==== Entries provided

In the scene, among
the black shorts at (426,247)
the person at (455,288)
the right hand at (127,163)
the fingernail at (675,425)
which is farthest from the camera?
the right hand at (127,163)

========

## Your instructions
Copy the material above line for line, changing nothing.

## Response
In the scene, among
the black shorts at (426,247)
the person at (455,288)
the right hand at (127,163)
the fingernail at (675,425)
which is farthest from the camera?
the right hand at (127,163)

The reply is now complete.